- [What is needed] Please reproduce the text of every entry below word for word, leaving the pictures out.
━━ Supplied material
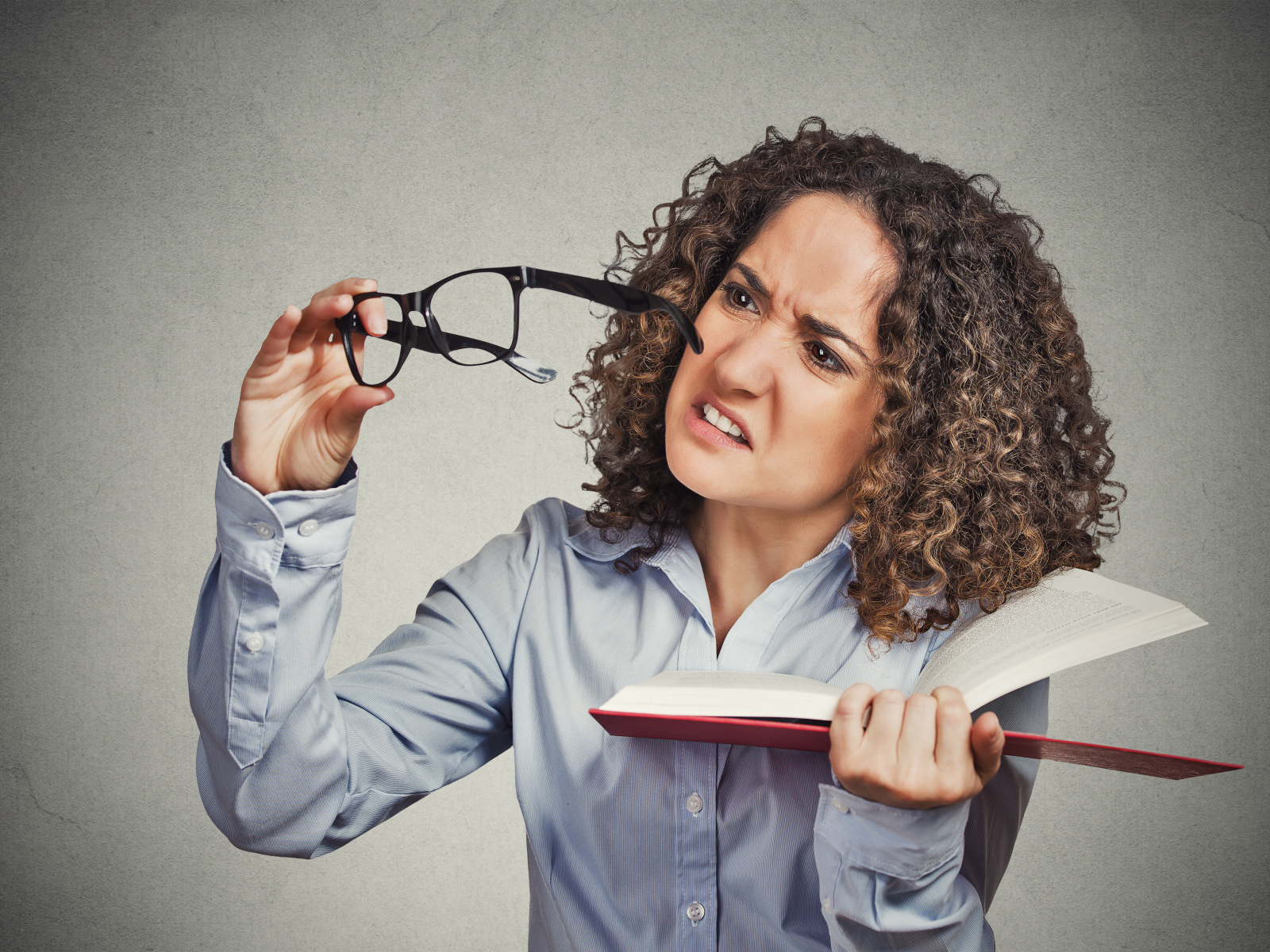 Девушка с книгой с очками в руке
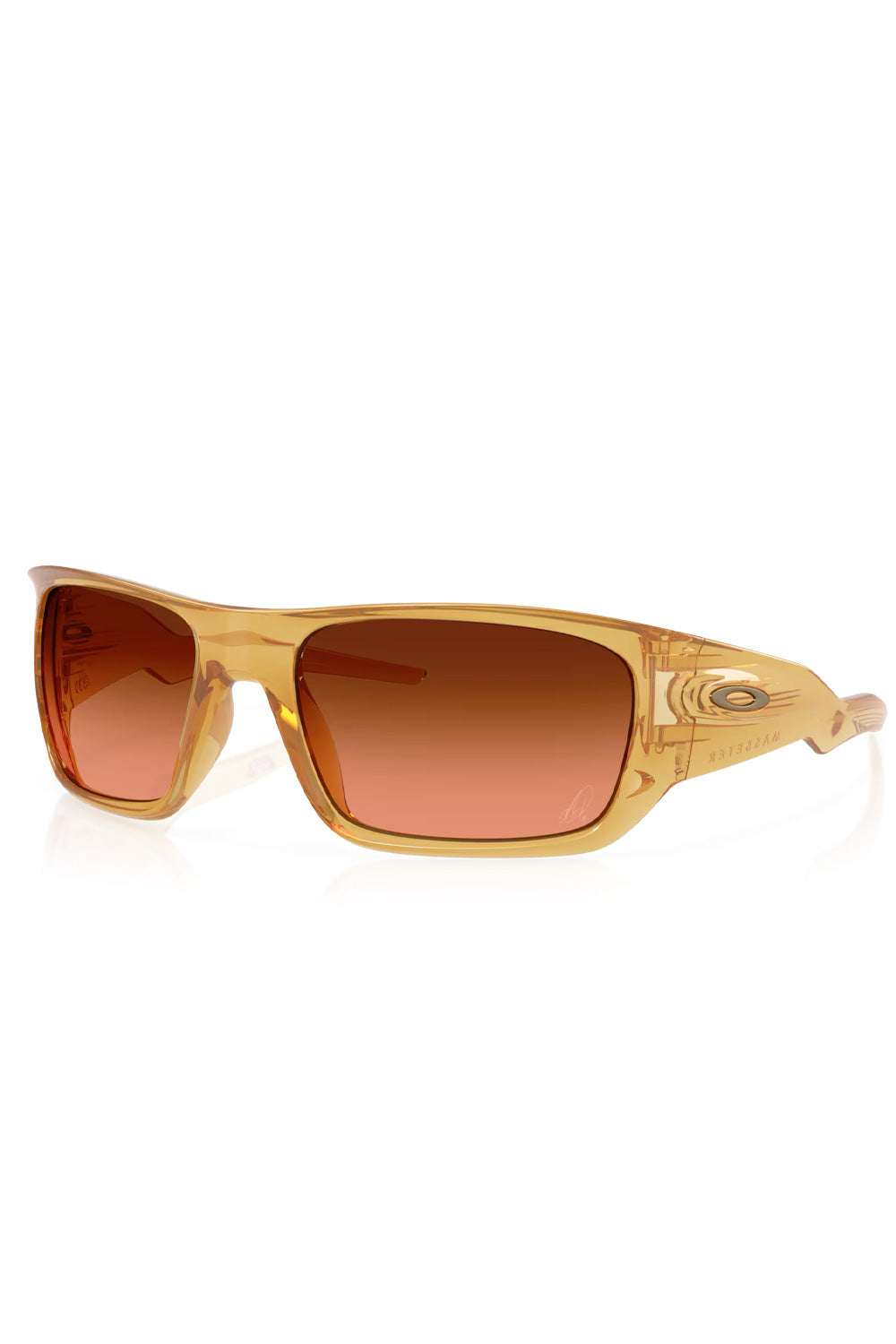 Three-quarter front view of the translucent curry-colored Oakley Masseter Alexia Putellas sunglasses with Prizm Brown Gradient lenses.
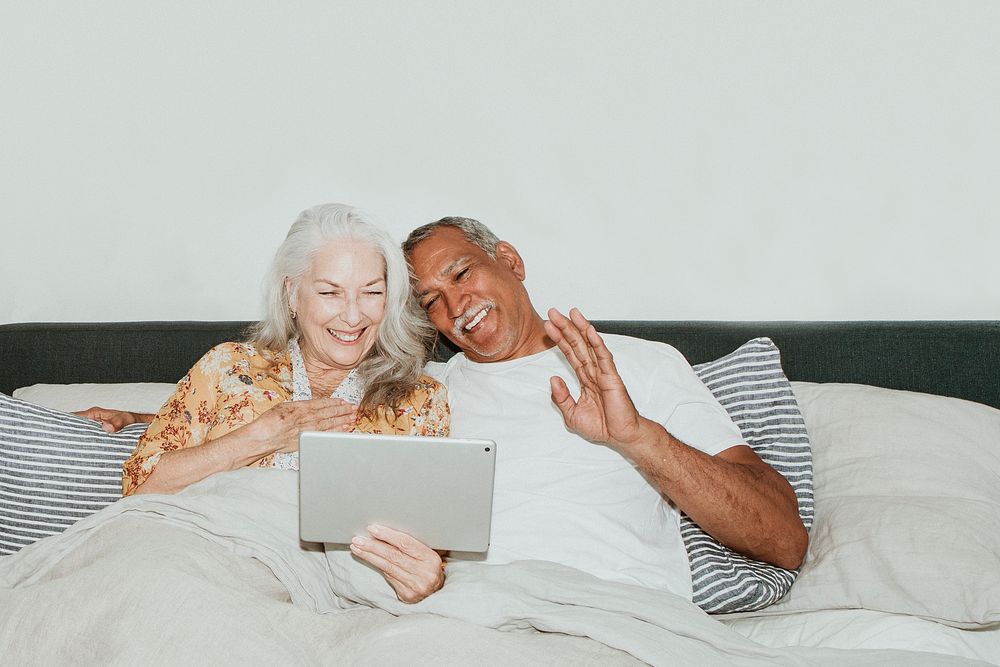 Elderly couple having a video call in bed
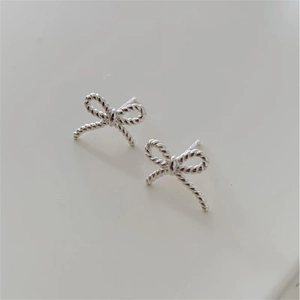 Macro shot of silver bow stud earrings featuring a detailed twisted rope texture design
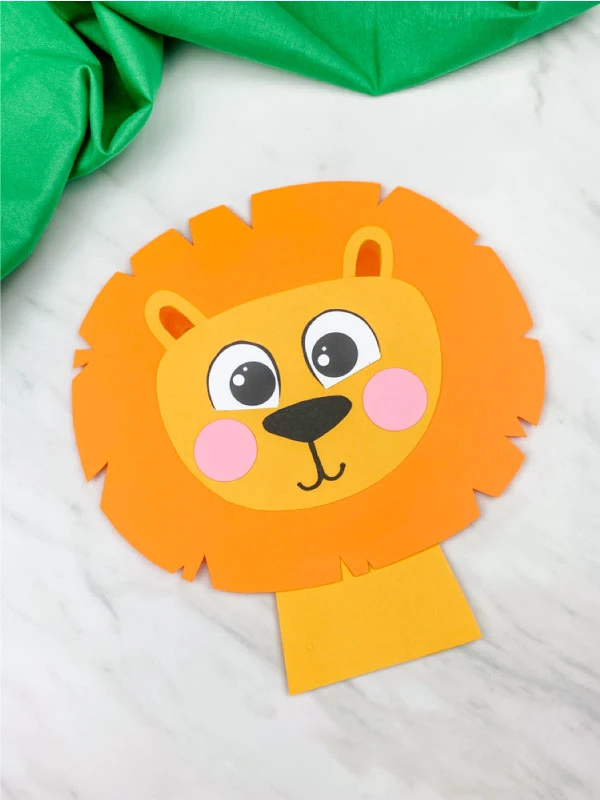 paper lion craft with light orange mane on marble background with green fabric 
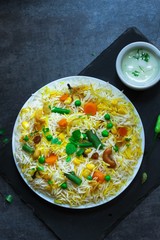 Homemade Vegetable Biryani / Veg Pilaf or Pulao on dark background top view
━━━━
- [Task output]
 Девушка с книгой с очками в руке
 Three-quarter front view of the translucent curry-colored Oakley Masseter Alexia Putellas sunglasses with Prizm Brown Gradient lenses.
 Elderly couple having a video call in bed
 Macro shot of silver bow stud earrings featuring a detailed twisted rope texture design
 paper lion craft with light orange mane on marble background with green fabric 
 Homemade Vegetable Biryani / Veg Pilaf or Pulao on dark background top view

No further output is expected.